Little Tadcaster went on board, pasty, dim-eyed, and very subject to fits, because his stomach was constantly overloaded with indigestible trash, and the blood in his brain-vessels was always either galloping or creeping, under the first or second effect of stimulants administered, at first, by thoughtless physicians. Behold him now--bronzed, pinky, bright-eyed, elastic; and only one fit in twelve days.
The quarter-deck was hailed from the "look-out" with a cry that is sometimes terrible, but in this latitude and weather welcome and exciting. "Land, ho!"
"Where away?" cried the officer of the watch.
"A point on the lee-bow, sir."
It was the island of Madeira: they dropped anchor in Funchal Roads, furled sails, squared yards, and fired a salute of twenty-one guns for the Portuguese flag.
They went ashore, and found a good hotel, and were no longer dosed, as in former days, with oil, onions, garlic, eggs. But the wine queer, and no madeira to be got.
Staines wrote home to his wife: he told her how deeply he had felt the bereavement; but did not dwell on that; his object being to cheer her. He told her it promised to be a rapid and wonderful cure, and one that might very well give him a fresh start in London. They need not be parted a whole year, he thought. He sent her a very long letter, and also such extracts from his sea journal as he thought might please her. After dinner they inspected the town, and what struck them most was to find the streets paved with flag-stones, and most of the carts drawn by bullocks on sledges. A man every now and then would run forward and drop a greasy cloth in front of the sledge, to lubricate the way.
Next day, after breakfast, they ordered horses; these on inspection, proved to be of excellent breed, either from Australia or America--very rough shod, for the stony roads. Started for the Grand Canal--peeped down that mighty chasm, which has the appearance of an immense mass having been blown out of the centre of the mountain.

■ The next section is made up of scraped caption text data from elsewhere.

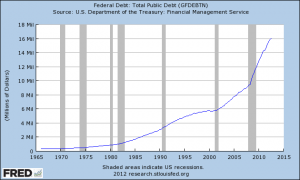 U.S.-National-Debt-300x180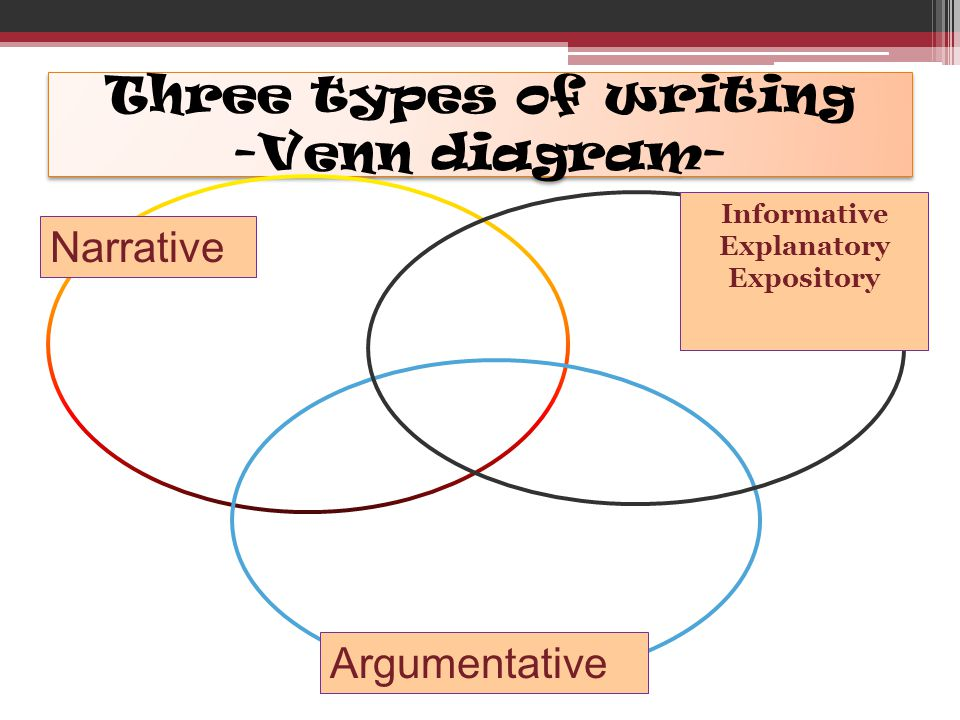 Three types of writing -Venn diagram- Narrative Informative Explanatory Expository Argumentative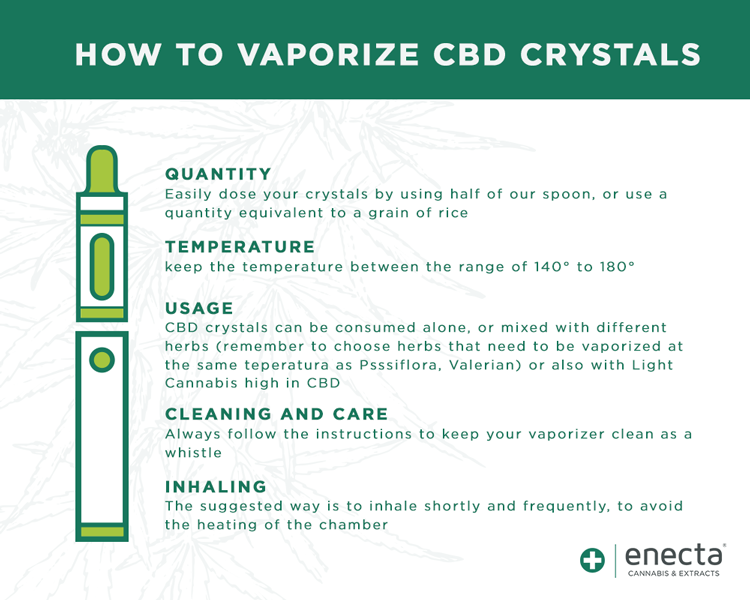 How to vaporize cbd crystals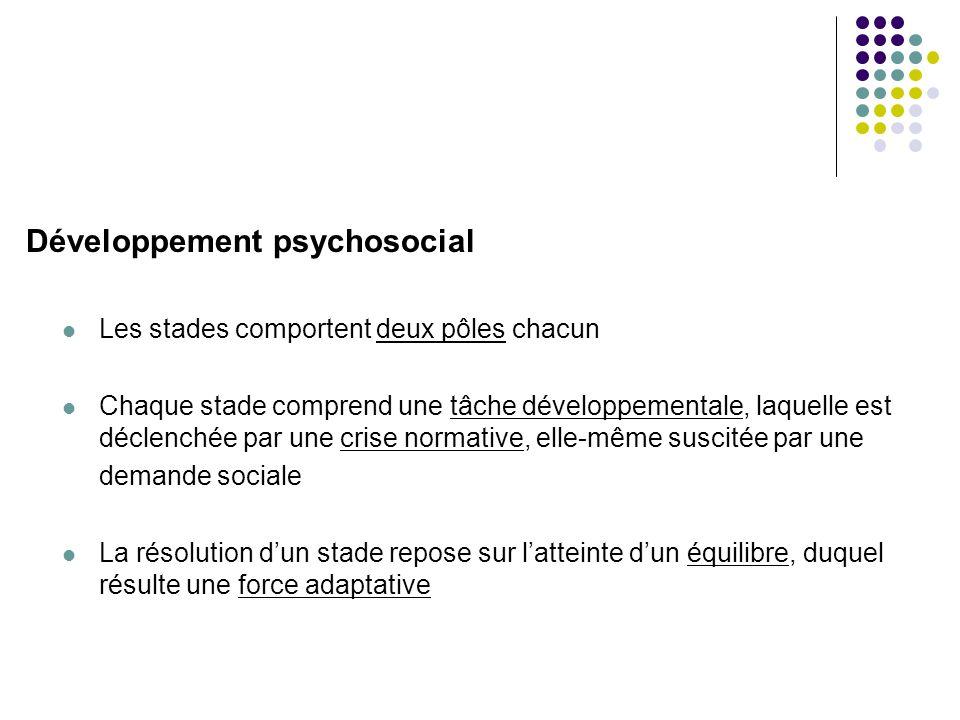 Développement psychosocial
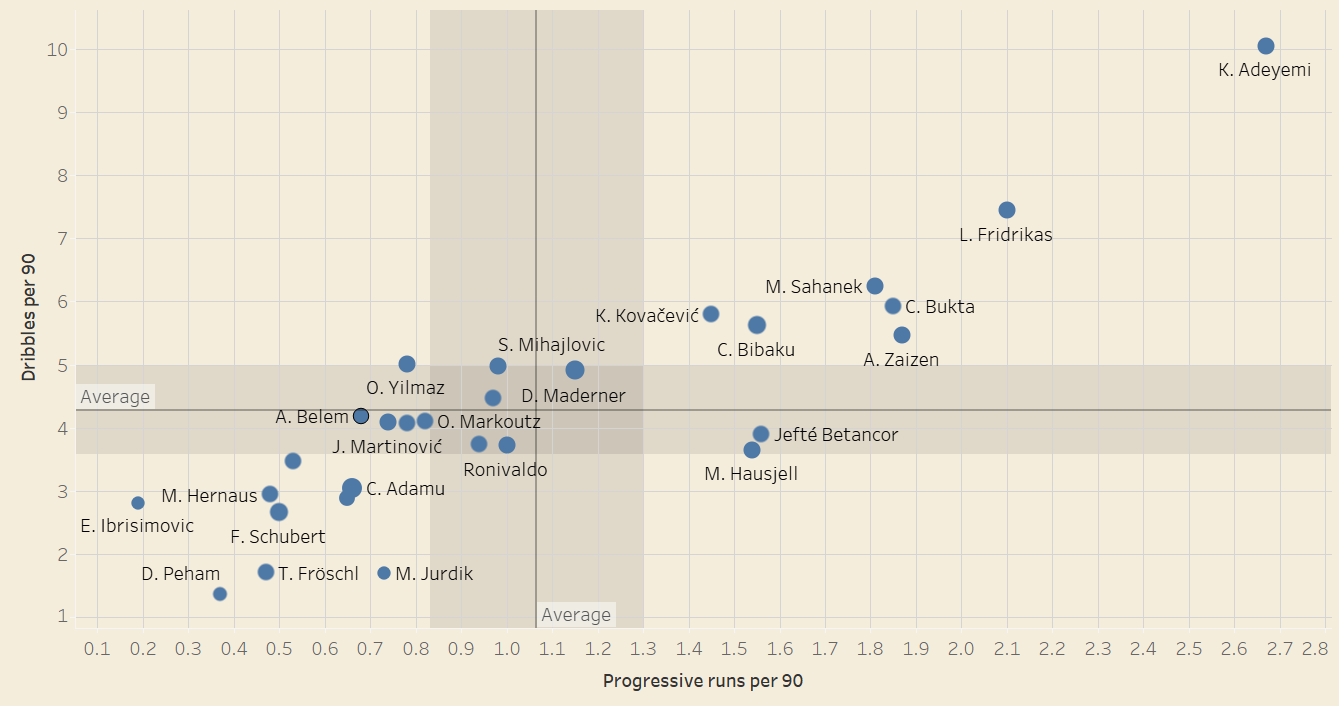 Austrian Second Division forwards ready for a step up - data analysis statistics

They lunched under the great dragon tree near its brink, then rode back admiring the bold mountain scenery. Next morning at dawn, rode on horses up the hill to the convent. Admired the beautiful gardens on the way. Remained a short time; then came down in hand- sleighs--little baskets slung on sledges, guided by two natives; these sledges run down the hill with surprising rapidity, and the men guide them round corners by sticking out a foot to port or starboard.
Embarked at 11.30 A.M.
At 1.30, the men having dined, the ship was got under way for the Cape of Good Hope, and all sail made for a southerly course, to get into the north-east trades.
The weather was now balmy and delightful, and so genial that everybody lived on deck, and could hardly be got to turn in to their cabins, even for sleep.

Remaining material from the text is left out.